I Think the iPhone Is Getting a Little Bit Harder to Use Because of a Few Small Decisions

I do not wish to make a whole big thing out of this, but I have noticed a bunch of little things which make my iPhone a little bit harder to use. For this, I am setting aside things like rearranging the Home Screen, which still feels like playing Tetris with an adversarial board. These are all things which are relatively new, beginning with the always-on display and the Island in particular, neither of which I had on my last iPhone.

The always-on display is a little bit useful and a little bit of a gimmick. I have mine set to hide the wallpaper and notifications. In this setup, however, the position of media controls becomes unpredictable. Imagine you are listening to music when someone wishes to talk to you. You reach down to the visible media controls and tap where the pause button is, knowing that this only wakes the display. You go in for another tap to pause but — surprise — you got a notification at some point and, so, now that you have woken up the display, the notification slides in from the bottom and moves the media controls up, so you have now tapped on a notification instead.

I can resolve this by enabling notifications on the dimmed lock screen view, but that seems more like a workaround than a solution to this unexpected behaviour. A simple way to fix this would be to not show media controls when the phone is locked and the display is asleep. They are not functional, but they create an expectation for where those controls will be, which is not necessarily the case.

The Dynamic Island is fussy, too. I frequently interact with it for media playback, but it has a very short time-out. That is, if I pause media from the Dynamic Island, the ability to resume playback disappears after just a few seconds; I find this a little disorientating.

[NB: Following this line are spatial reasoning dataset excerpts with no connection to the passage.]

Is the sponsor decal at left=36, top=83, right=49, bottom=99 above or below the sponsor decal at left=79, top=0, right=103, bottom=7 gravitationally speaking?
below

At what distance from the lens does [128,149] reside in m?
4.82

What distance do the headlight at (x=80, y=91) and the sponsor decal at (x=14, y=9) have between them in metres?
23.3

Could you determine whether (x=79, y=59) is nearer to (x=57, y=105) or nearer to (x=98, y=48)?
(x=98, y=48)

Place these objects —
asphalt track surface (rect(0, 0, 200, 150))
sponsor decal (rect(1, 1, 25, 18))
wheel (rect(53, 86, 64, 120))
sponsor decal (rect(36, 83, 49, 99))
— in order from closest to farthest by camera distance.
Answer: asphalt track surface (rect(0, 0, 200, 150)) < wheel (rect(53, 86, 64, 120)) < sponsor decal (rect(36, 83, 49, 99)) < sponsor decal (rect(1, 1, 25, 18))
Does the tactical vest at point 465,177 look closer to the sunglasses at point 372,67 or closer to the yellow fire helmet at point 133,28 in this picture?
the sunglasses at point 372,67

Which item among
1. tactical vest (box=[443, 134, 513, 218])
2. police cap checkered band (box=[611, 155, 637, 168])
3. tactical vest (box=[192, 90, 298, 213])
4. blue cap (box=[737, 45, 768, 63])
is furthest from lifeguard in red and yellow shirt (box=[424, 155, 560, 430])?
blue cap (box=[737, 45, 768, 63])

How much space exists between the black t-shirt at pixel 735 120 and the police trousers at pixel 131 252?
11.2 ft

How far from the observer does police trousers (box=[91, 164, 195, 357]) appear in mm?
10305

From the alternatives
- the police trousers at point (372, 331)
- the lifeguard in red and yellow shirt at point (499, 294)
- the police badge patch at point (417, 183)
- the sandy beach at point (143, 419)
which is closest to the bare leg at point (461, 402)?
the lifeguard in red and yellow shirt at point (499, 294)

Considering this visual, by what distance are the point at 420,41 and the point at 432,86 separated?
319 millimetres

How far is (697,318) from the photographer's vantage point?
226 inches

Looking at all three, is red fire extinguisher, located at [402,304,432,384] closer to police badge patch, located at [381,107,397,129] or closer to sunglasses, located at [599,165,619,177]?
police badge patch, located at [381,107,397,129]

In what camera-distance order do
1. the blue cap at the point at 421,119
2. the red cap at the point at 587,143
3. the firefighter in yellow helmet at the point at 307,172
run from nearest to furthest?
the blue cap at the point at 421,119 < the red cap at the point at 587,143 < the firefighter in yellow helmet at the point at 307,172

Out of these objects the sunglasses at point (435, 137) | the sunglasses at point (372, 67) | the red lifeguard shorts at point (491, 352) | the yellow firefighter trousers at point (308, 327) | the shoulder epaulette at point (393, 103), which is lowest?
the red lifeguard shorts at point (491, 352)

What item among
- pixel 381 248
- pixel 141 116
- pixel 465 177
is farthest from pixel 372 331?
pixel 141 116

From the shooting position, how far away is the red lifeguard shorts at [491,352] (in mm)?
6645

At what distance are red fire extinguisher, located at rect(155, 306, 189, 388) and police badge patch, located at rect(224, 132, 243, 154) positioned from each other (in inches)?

I do not understand how to swap the priority or visibility of Dynamic Island Live Activities. That is to say the Dynamic Island will show up to two persistent items, one of which will be minimized into a little circular icon, while the other will wrap around the display cutout. Apple says I should be able to swap the position of these by swiping horizontally, but I can only seem to make one of the Activities disappear no matter how I swipe. And, when I do make an Activity disappear, I do not know how I can restore it.

I find a lot of the horizontal swiping gestures too easy to activate in the Dynamic Island — I have unintentionally made an Activity disappear more than once — and across the system generally. It seems only a slightly off-centre angle is needed to transform a vertical scrolling action into a horizontal swiping one. Many apps make use of “sloppy” swiping — being able to swipe horizontally anywhere on the display to move through sequential items or different pages — and vertical scrolling in the same view, but the former is too easy for me to trigger when I intend the latter.

I also find the area above the Dynamic Island too easy to touch when I am intending to expand the current Live Activity. This will be interpreted as touching the Status Bar, which will jump the scroll position of the current view to the top.

Lastly, the number of unintended taps I make has, anecdotally, skyrocketed. One reason for this is a change made several iOS versions ago to recognize touches more immediately. If I am scrolling a long list and I tap the display to stop the scroll in-place, resting my thumb onscreen is sometimes read as a tap action on whatever control is below it. Another reason for accidental touches is that pressing the sleep/wake button does not immediately stop interpreting taps on the display. You can try this now: open Mail, press the sleep/wake button, then — without waiting for the display to fall asleep — tap some message in the list. It is easy to do this accidentally when I return my phone to my pocket, for example.

These are all little things but they are a cumulative irritation. I do not think my motor skills have substantially changed in the past seventeen years of iOS device use, though I concede they have perhaps deteriorated a little. I do notice more things behaving unexpectedly. I think part of the reason is this two-dimensional slab of glass is being asked to interpret a bunch of gestures in some pretty small areas.